Je pense que cette circonstance économique avait permis aux femmes au Sénégal de retrouver leurs statuts dans la tribu et dans la hiérarchie sociale.  Mais l’importance de la nouvelle situation n’était pas seulement d’ordre économique ; c’est une conjoncture socio-économique qui a également beaucoup joué sur les changements des relations entre hommes et femmes des nouvelles générations. Si un jeune garçon sénégalais parvient aujourd’hui à se faire un statut social, c’est d’abord à sa mère qu’il exprime sa gratitude: “Je dois qui je suis actuellement à ma mère. Ma mère a payé pour mon éducation. Ma mère a travaillé, elle a vendu du poisson et des cacahuètes dans la rue pour que je m’en sorte. Ma mère était au marché. Ma mère a fait ceci, ma mère a fait cela.”

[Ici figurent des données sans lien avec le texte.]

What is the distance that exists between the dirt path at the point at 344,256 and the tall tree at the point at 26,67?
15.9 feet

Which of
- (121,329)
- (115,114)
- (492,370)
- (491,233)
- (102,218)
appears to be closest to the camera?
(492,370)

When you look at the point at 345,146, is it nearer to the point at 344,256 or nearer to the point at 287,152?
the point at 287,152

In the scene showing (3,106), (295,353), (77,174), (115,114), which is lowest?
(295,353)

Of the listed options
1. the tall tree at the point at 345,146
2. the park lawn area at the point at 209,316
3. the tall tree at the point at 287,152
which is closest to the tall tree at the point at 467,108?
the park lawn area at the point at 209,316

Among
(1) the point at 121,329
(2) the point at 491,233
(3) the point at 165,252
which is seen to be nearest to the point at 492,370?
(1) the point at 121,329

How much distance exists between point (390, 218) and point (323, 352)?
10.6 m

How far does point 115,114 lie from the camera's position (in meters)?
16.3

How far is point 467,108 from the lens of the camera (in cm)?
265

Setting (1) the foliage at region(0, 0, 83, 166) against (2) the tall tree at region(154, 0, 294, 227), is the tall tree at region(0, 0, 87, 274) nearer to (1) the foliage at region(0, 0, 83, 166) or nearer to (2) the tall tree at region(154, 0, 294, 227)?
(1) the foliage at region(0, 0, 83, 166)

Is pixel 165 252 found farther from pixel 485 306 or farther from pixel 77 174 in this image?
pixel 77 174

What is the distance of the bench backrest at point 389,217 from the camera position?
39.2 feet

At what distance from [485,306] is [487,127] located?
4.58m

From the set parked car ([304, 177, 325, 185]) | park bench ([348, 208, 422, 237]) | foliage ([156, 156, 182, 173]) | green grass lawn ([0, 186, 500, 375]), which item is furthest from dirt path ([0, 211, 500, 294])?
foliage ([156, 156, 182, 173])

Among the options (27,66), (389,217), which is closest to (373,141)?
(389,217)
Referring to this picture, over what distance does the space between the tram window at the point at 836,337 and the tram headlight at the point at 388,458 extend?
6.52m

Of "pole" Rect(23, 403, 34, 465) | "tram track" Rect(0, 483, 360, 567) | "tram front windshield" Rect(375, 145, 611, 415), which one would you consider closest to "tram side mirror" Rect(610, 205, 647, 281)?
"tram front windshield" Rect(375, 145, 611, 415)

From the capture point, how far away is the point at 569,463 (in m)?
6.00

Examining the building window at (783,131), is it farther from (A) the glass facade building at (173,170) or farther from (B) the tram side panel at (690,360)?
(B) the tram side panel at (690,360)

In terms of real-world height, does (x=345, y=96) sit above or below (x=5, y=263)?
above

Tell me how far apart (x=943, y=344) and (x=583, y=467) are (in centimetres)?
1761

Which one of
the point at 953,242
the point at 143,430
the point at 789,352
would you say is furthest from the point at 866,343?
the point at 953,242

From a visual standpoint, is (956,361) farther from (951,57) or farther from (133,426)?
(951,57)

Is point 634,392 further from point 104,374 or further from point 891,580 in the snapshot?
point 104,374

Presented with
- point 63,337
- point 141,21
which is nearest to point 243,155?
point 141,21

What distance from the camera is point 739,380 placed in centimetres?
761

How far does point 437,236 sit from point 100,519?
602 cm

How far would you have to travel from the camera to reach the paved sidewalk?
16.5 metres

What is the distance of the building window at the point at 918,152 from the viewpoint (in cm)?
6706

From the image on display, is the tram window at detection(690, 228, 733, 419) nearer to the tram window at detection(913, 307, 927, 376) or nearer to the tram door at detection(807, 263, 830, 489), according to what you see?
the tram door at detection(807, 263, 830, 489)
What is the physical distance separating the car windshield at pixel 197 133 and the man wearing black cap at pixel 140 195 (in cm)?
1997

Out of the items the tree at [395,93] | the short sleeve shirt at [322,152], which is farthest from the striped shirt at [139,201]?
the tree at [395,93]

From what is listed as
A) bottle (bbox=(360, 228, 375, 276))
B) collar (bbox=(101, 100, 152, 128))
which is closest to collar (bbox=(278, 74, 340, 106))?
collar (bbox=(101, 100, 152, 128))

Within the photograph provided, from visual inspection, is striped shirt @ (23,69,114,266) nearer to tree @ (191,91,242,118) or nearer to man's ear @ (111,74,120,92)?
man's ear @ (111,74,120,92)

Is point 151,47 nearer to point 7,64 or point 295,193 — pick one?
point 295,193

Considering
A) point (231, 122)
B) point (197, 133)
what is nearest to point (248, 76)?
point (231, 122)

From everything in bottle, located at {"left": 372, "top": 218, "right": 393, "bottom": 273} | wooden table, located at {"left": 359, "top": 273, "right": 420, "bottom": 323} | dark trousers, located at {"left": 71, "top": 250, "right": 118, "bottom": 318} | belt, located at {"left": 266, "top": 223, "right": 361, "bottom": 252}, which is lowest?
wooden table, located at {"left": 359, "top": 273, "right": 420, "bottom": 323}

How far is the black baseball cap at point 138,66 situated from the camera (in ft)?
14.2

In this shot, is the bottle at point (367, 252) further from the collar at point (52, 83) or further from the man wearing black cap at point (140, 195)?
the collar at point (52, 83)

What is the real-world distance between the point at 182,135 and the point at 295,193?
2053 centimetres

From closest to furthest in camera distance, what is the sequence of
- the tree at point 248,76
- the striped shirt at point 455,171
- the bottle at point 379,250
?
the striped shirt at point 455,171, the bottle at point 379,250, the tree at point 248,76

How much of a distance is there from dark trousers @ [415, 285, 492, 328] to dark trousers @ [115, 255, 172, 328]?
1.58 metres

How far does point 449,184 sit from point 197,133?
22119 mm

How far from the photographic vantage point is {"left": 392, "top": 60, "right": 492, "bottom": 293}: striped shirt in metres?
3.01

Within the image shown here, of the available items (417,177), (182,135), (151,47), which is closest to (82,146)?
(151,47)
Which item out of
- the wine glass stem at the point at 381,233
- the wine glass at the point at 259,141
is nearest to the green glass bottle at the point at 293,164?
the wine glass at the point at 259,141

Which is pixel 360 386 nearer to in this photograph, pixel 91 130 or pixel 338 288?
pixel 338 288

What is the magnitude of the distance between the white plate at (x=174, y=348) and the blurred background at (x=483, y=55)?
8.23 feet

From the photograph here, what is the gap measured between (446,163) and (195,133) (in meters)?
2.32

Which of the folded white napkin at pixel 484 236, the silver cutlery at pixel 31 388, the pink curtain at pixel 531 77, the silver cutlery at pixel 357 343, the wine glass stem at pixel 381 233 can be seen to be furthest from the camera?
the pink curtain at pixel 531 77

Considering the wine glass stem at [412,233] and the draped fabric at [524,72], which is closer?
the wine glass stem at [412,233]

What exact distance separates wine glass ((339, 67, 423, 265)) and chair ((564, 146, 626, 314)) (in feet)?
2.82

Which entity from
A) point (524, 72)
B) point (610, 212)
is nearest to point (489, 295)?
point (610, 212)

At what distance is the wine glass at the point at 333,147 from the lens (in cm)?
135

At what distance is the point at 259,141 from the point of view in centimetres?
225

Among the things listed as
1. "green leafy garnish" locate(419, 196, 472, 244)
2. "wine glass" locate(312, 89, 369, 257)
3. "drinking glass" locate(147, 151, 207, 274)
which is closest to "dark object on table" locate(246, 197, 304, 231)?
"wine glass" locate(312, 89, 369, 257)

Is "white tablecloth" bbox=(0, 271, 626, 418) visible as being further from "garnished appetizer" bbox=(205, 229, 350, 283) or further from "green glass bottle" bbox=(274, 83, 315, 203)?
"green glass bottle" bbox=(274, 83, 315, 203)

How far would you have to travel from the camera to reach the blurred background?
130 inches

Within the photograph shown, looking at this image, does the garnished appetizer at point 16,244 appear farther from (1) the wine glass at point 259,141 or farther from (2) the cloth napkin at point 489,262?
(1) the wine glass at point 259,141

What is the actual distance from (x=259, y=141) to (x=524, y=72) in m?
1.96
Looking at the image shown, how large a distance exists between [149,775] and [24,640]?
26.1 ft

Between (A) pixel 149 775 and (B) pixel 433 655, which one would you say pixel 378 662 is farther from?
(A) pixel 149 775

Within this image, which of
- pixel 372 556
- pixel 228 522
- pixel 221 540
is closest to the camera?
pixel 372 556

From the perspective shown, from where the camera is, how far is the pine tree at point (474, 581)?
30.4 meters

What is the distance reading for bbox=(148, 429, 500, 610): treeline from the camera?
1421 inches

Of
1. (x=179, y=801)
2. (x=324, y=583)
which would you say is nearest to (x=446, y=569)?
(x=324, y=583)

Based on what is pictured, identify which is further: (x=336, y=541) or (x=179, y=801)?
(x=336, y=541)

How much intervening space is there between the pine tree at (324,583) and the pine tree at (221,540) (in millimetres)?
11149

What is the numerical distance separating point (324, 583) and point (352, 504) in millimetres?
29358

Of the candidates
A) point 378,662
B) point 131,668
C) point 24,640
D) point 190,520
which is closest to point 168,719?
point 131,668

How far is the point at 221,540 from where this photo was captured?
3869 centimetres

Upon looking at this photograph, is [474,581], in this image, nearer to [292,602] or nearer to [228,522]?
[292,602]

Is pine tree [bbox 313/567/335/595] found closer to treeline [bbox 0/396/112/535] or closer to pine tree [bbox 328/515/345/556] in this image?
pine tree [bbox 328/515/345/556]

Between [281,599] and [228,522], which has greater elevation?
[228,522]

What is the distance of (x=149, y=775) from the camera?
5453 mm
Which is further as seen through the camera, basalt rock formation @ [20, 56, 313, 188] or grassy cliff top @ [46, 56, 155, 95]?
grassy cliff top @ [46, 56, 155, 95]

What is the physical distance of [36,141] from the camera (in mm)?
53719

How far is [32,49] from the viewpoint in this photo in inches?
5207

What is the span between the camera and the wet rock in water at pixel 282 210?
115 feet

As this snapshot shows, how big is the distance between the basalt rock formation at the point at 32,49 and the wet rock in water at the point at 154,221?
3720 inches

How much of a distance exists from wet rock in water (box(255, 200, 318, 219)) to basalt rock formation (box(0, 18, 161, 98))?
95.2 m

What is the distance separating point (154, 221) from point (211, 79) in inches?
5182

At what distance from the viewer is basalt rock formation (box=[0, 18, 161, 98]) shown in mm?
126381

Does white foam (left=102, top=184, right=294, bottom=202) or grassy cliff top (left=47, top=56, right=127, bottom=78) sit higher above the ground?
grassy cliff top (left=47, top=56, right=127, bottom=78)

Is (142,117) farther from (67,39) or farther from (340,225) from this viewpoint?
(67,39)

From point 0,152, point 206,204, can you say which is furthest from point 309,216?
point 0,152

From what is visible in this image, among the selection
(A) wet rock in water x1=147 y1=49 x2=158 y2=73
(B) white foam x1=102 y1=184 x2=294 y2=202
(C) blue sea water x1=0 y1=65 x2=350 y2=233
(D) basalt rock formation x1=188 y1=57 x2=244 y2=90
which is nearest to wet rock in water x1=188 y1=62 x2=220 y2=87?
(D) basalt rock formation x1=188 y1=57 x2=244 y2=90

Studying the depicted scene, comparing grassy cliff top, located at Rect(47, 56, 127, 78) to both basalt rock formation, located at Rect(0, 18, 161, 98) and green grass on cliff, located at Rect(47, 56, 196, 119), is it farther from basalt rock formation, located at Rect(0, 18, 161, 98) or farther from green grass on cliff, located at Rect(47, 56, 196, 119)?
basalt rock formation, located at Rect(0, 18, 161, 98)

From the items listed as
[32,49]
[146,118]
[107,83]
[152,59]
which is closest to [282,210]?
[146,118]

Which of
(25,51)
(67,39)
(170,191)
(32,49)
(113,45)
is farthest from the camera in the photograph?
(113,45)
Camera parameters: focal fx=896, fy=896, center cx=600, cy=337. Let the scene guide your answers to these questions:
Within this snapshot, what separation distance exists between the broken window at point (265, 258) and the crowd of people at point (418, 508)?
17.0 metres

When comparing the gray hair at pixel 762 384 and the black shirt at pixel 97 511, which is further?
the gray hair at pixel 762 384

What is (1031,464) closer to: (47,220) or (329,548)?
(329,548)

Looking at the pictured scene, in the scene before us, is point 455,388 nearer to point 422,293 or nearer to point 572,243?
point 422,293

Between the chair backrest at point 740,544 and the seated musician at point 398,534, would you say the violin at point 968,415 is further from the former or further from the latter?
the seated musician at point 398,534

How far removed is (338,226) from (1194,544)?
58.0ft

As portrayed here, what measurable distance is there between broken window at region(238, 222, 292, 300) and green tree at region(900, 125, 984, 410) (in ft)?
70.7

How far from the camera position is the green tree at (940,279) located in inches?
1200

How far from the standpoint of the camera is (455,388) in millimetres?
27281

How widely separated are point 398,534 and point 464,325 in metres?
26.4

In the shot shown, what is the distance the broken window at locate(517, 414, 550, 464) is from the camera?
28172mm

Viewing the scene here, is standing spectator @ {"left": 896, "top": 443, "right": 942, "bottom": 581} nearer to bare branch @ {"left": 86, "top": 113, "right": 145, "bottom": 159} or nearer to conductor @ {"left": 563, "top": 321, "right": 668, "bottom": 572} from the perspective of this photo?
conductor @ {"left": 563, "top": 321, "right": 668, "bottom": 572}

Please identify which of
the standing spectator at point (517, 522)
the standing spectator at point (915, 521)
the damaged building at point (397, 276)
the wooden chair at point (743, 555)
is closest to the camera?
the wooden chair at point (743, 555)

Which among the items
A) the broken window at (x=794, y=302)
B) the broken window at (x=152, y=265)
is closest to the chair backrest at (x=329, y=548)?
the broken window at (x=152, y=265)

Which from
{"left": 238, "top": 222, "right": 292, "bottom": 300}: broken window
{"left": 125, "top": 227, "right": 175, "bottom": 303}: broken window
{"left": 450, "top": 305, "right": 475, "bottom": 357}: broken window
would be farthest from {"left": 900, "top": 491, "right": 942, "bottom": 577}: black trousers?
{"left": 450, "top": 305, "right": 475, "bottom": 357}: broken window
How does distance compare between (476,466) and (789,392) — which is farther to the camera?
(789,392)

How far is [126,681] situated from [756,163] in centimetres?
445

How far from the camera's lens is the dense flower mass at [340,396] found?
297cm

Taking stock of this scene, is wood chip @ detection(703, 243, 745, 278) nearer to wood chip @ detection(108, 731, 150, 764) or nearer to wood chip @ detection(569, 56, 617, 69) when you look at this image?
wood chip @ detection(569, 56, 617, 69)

Les enfants de ces nouvelles générations rendent un hommage fort à leurs mères. Mais ce sont surtout les garçons. Pour les filles, c’est un peu différent. Elles pensent que si un garçon peut faire quelque chose, elles aussi peuvent le faire. C’est pour cette raison qu’il y a un taux si élevé de femmes migrantes en Afrique aujourd’hui contrairement à ce qui se passait avant. Elles quittent la Côte d’Ivoire, le Cameroun, le Sénégal et traversent le désert.

A partir du moment où les femmes aussi peuvent se tenir debout, elles aussi peuvent donc faire des choses ; elles aussi peuvent partir. Elles peuvent voyager. Elles peuvent partir toutes seules. Quelques-unes d’entre elles vont au Maroc et quelques autres à Dubai. Elles vont en Chine pour faire de l’import-export. Il y en a qui sont dans les marchés alors que d’autres sont en politique. Elles sont aussi dans les universités. Il y a beaucoup de femmes professeures à l’Université de Dakar par exemple. Il y en a parmi elles qui sont écrivaines, même si elles ne sont pas encore bien connues du grand public. Elles sont très intéressantes, ces femmes des nouvelles générations en Afrique. On ne lit pas assez les œuvres des jeunes écrivaines du Sénégal. Mais elles sont très intéressantes parce qu’elles sont et font le témoignage d’une autre génération.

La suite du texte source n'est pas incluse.